━━━━━ Supplied information
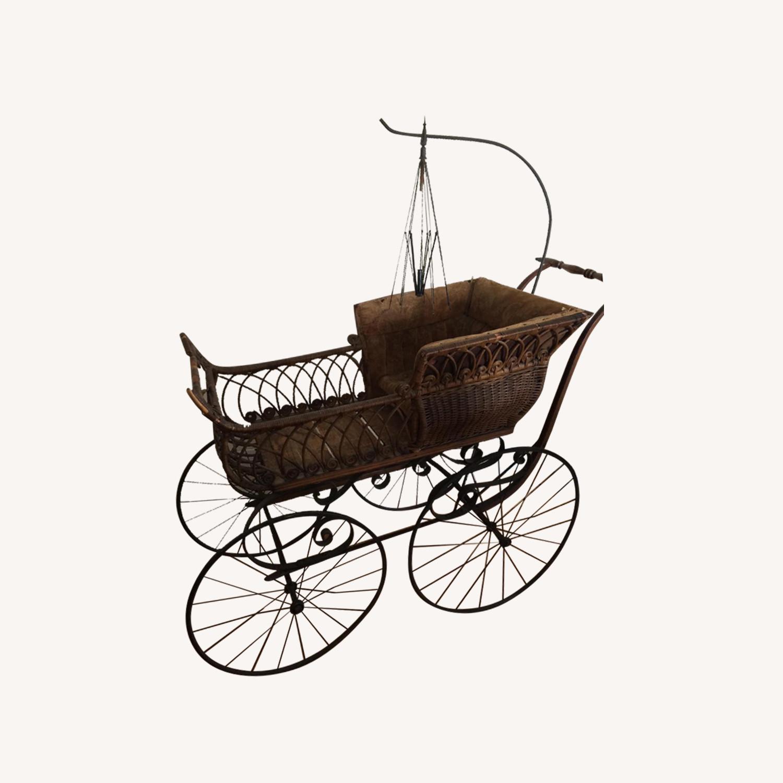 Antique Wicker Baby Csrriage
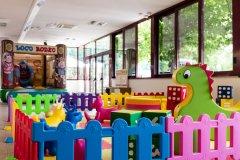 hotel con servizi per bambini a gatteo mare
━━━━━━━━━━
━━━━━ Supplied information
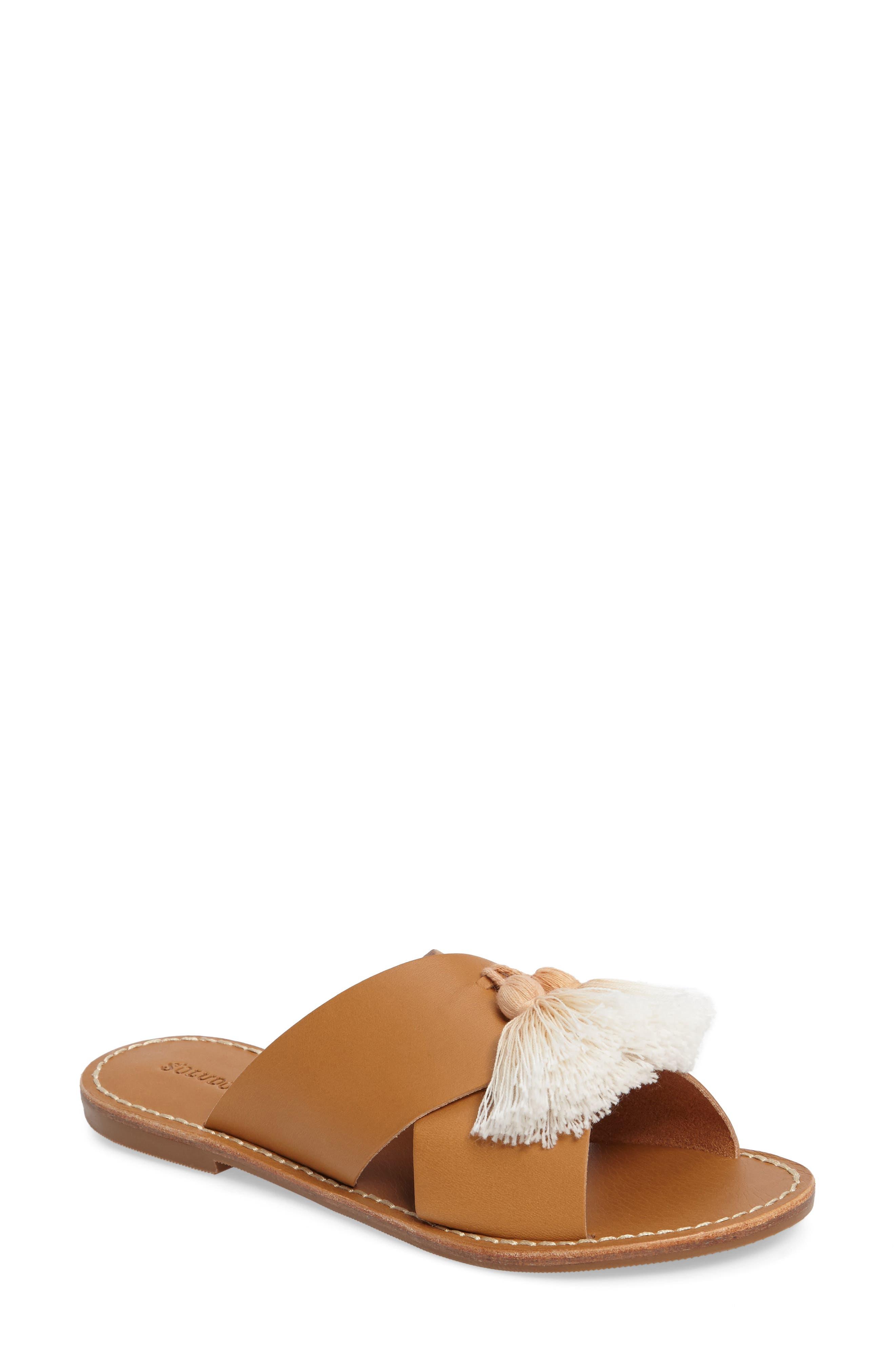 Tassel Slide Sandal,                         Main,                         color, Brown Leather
━━━━━━━━━━
━━━━━ Supplied information
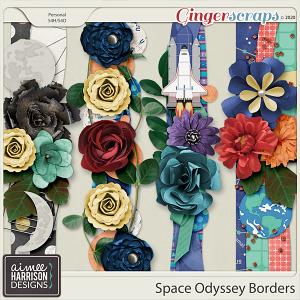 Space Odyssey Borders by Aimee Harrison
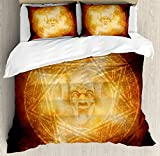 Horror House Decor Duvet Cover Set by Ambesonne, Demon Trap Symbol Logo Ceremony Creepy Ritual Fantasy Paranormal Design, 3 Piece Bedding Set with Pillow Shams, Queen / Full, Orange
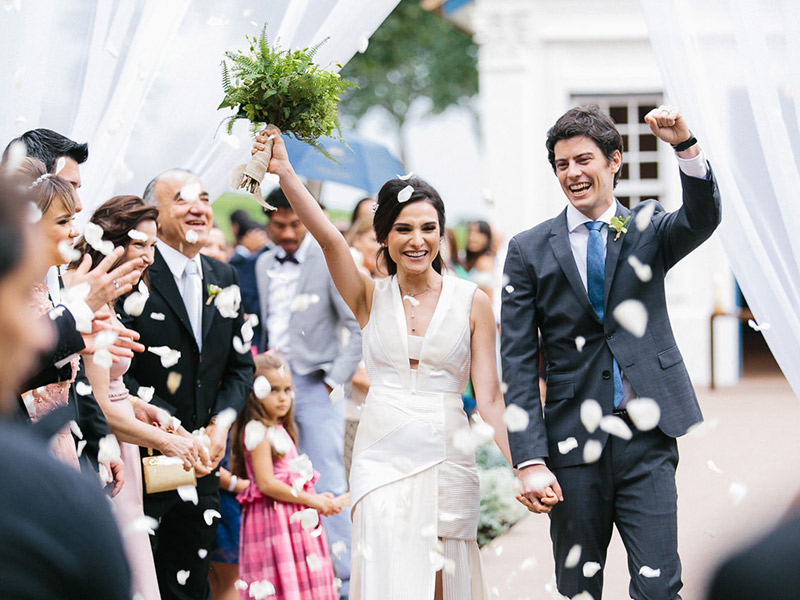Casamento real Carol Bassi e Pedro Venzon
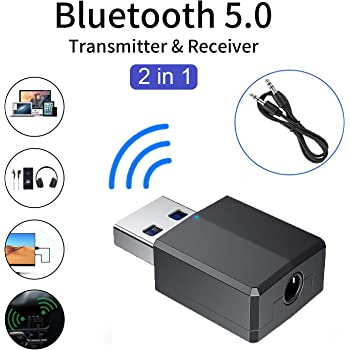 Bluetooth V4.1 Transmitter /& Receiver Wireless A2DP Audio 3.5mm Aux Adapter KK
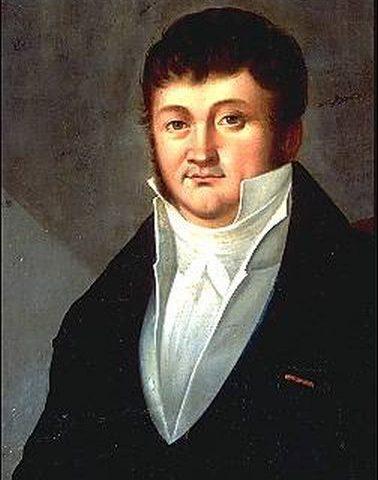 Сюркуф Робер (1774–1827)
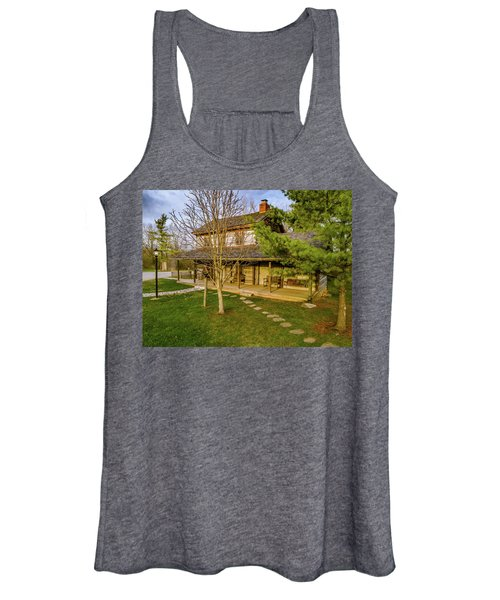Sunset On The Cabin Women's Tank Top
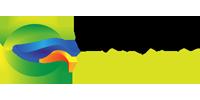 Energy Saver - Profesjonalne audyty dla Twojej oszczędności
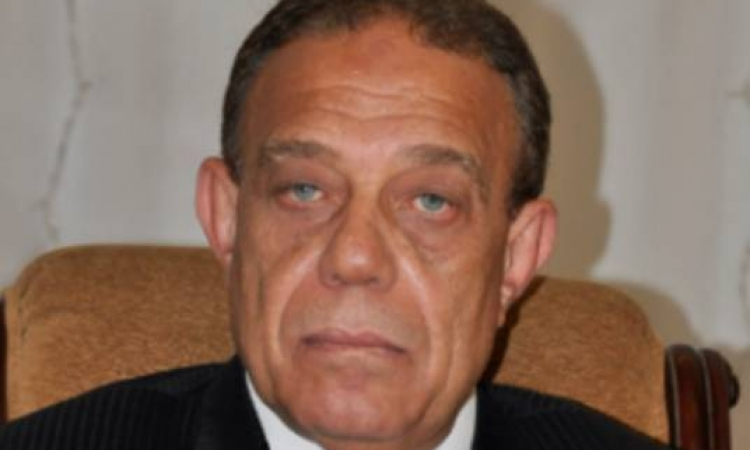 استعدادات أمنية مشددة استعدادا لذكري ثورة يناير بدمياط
━━━━━━━━━━
▶ **Task to complete**
Exactly reproduce the lines above, starting at the one that contains "Casamento real Carol Bassi e Pedro Venzon" and ending at the one that contains "استعدادات أمنية مشددة", both inclusive; leave the pictures out and add no other lines.

▶ **Result below**
Casamento real Carol Bassi e Pedro Venzon
 Bluetooth V4.1 Transmitter /& Receiver Wireless A2DP Audio 3.5mm Aux Adapter KK
 Сюркуф Робер (1774–1827)
Sunset On The Cabin Women's Tank Top
 Energy Saver - Profesjonalne audyty dla Twojej oszczędności
 استعدادات أمنية مشددة استعدادا لذكري ثورة يناير بدمياط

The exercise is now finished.